**Verilen Metin**
# # # #

13 Mayıs 2012 Pazar

28 Şubat: Ucu Nereye Dayanırsa

28 Şubat: Ucu Nereye Dayanırsa

Veysi ERKEN

Herkesin dilinde olmalı 28 Şubat.

28 Şubat soruşturmasının ucu nereye dayanırsa dayansın sürdürülmeli, takip edilmeli ve sonuçlandırılmalıdır.

Esasında 60 darbesinden başlayarak bütün darbeler soruşturulmalı ve darbeciler mahkûm edilmelidir.

Gelelim 28 Şubata.

28 Şubat darbesinin iki boyutu mutlaka çözülmelidir.

Birinci boyutu sivil, ekonomik, bürokratik, ticari ve yalakalık boyutlarıyla 28 Şubatçıları ortaya çıkarmak, milletten çaldıklarını millete iade etmek olmalıdır. O dönemdeki medya ayağı, yazarçizer müsvetteleri, akademisyen diye geçinen köleler, sanayici bilinen hortumcular ve bunları dinleyen bürokratlar mutlaka hesap vermelidir ki, bir daha hiç kimse despotizme heveslenmesin.

Doğuda köy yakan, boşaltan zalimlerden, okulların önünde çocukları ağlatan köle ruhlu idarecilerden, hastanelerde örtülüleri tedavi ettirmeyen firavunlardan hesap sorulmalı ve hiç kimsenin “la yüs’el” olmadığı gösterilmelidir.

Darbecilerden hesap sormak yetmez?

Darbe dönemlerinde oluşturulan mağduriyetler ve mazlumiyetler de telafi edilmelidir. Bu 28 Şubatın ikinci boyutunu oluşturur.

# # # #

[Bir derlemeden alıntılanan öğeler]

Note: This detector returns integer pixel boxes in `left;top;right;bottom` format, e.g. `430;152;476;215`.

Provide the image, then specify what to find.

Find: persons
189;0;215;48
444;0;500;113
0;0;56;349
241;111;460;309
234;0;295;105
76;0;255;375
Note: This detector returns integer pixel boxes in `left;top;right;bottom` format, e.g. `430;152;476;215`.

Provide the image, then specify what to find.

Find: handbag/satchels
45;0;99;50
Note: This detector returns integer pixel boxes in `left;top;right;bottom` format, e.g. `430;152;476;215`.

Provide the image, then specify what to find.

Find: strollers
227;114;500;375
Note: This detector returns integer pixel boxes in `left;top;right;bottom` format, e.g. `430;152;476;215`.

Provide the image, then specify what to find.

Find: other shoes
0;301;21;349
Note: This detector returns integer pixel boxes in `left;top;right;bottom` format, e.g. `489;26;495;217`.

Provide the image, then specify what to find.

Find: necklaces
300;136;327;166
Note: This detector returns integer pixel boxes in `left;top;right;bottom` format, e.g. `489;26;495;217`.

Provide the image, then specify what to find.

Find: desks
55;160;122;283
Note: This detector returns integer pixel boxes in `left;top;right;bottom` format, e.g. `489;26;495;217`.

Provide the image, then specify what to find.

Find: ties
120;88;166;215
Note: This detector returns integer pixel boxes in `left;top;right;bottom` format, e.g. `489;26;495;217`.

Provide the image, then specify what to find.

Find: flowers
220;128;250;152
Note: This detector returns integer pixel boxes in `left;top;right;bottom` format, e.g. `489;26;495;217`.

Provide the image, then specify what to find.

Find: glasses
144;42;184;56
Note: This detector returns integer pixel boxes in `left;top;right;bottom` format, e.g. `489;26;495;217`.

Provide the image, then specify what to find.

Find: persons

# # # #

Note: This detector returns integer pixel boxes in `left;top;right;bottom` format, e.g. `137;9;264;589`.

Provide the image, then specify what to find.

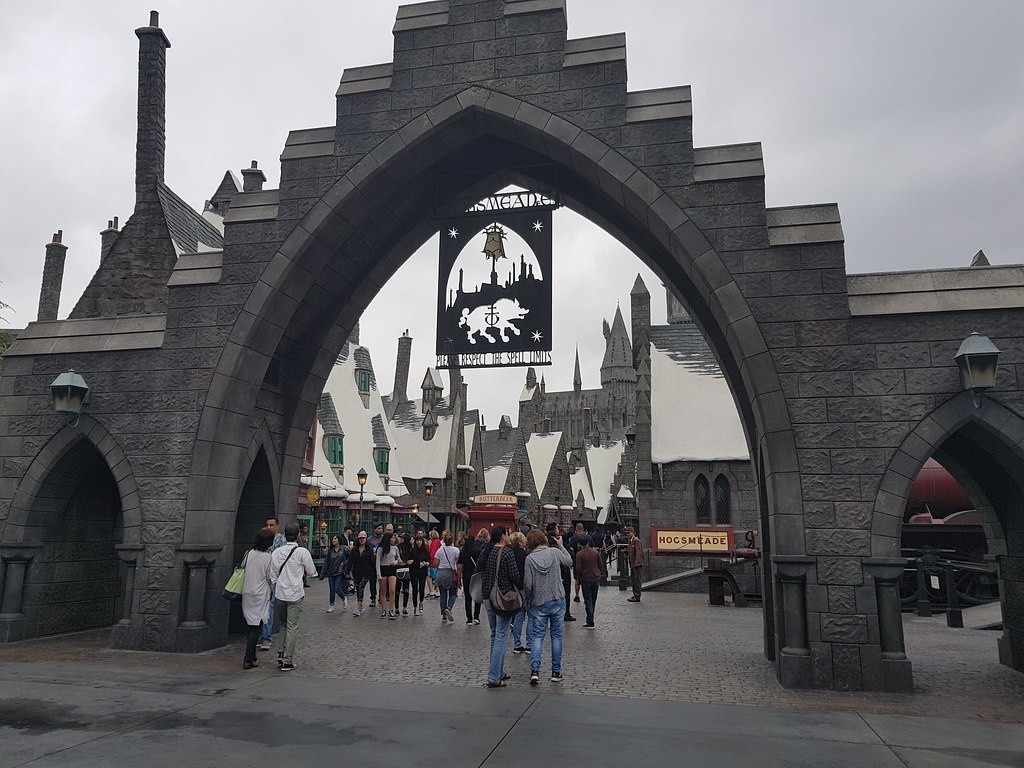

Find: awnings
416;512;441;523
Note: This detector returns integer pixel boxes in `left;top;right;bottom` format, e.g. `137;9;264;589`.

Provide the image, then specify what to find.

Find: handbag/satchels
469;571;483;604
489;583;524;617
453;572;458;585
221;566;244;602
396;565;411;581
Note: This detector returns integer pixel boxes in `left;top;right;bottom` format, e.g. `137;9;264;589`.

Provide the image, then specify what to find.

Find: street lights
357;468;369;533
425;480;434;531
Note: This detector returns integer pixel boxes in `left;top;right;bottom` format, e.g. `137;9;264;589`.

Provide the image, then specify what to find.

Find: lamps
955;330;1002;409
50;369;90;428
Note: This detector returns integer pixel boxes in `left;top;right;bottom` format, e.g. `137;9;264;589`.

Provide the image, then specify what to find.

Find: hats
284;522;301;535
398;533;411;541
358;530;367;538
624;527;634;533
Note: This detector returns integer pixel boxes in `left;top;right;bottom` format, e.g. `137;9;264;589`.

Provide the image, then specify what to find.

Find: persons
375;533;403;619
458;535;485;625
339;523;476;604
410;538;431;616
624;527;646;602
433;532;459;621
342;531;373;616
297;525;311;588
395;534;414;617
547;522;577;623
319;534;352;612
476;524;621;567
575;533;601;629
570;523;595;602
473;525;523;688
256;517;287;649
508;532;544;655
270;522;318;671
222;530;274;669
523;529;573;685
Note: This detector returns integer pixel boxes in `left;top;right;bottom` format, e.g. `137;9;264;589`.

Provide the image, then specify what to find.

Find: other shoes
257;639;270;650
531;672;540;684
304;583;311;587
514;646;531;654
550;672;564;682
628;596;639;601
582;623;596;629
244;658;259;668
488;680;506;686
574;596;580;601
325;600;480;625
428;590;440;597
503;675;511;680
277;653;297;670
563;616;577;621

# # # #

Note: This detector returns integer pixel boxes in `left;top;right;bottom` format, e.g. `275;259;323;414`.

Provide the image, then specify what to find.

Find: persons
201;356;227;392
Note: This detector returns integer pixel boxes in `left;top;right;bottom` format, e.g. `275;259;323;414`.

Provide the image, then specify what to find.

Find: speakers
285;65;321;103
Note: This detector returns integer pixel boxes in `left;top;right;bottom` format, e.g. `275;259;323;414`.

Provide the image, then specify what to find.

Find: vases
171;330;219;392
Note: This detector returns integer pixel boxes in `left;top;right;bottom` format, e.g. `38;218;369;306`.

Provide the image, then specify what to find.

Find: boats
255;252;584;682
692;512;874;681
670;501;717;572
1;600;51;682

# # # #

**Görevler**
A: 28 Şubat yazısının "Birinci boyutu sivil, ekonomik, bürokratik, ticari" ifadesinden "kimse despotizme heveslenmesin." ifadesine kadar olan bölümünü harfi harfine yeniden yazınız.
B: 28 Şubat darbesine dair yazıyı kaldığı yerden sürdürünüz.
Bu öğeler başka bir kaynaktan alınmıştır.

**Görev Çıktıları**
A:
Birinci boyutu sivil, ekonomik, bürokratik, ticari ve yalakalık boyutlarıyla 28 Şubatçıları ortaya çıkarmak, milletten çaldıklarını millete iade etmek olmalıdır. O dönemdeki medya ayağı, yazarçizer müsvetteleri, akademisyen diye geçinen köleler, sanayici bilinen hortumcular ve bunları dinleyen bürokratlar mutlaka hesap vermelidir ki, bir daha hiç kimse despotizme heveslenmesin.

B:
Başörtüsü mağduriyeti her yerde ve her zeminde telafi edilmeli. “Başörtüsü olmadan asla” denilmeli ve ülkenin bütün toprakları her zerresiyle birlikte örtülülere açılmalıdır. Örtü düşmanlığı yapan herkes cezalandırılmalı ve meslekten men edilmelidir.

Doçentlikleri ve profesörlükleri engellenenlerin hakları iade edilmeli ve 28 Şubat döneminde kurulan jürilerden hesap sorulmalıdır.

O dönemde terfi edemeyen, işinden atılan, eşinden ayrılmak mecburiyetinde bırakılan herkesin hakları iade edilmeli.

Bir maddelik kanunla en yüksek unvanlar ve özlük hakları verilmelidir.

Merve Kavakçı gibi binlerce mağdurun mağduriyetine son verilmeli ve ülke “gidemeyenlerin ülkesi” olmaktan çıkarılmalıdır.

Kısaca “Fırat’ın ötesinde bir koyunu kurt kapsa sorumlusu Ömer'dir” zihniyetiyle hareket edilerek kapılan ve yok edilenlerin hakları iade edilmelidir.

Bu çalışmalara her parti gönülden katılmalıdır. Katılmayan zalimlerin safında olmaya devam ediyor olacaktır.

Tabii ki, bu iş birinci derecede iktidar partisinin sorumluluğundadır.

Ancak bu yetmez?

MHP; CHP, BDP ve diğer bütün partiler iktidar partisini buna zorlamalıdır ki, dün ortağı oldukları zalimler hesap versin.

İktidar partisi zalimlerden hesap sormazsa hesap vermek zorunda bırakılsın.

Bir nevi yüzleşmeye davet ediyorum bütün partileri ve partilileri.

Dün geçmiştir.

Mağduriyetler ve mazlumiyetler yaşanmıştır.

Artık hür bir ülkede yaşayalım.

Mağduriyetler bitirilmelidir.

Darbeciler ve zalimler zulümlerinin hesabını vermelidir.

Gün namuslu olma ve mağduriyetleri giderme günüdür.

Haydi, bir aile olduğumuzu gösterelim.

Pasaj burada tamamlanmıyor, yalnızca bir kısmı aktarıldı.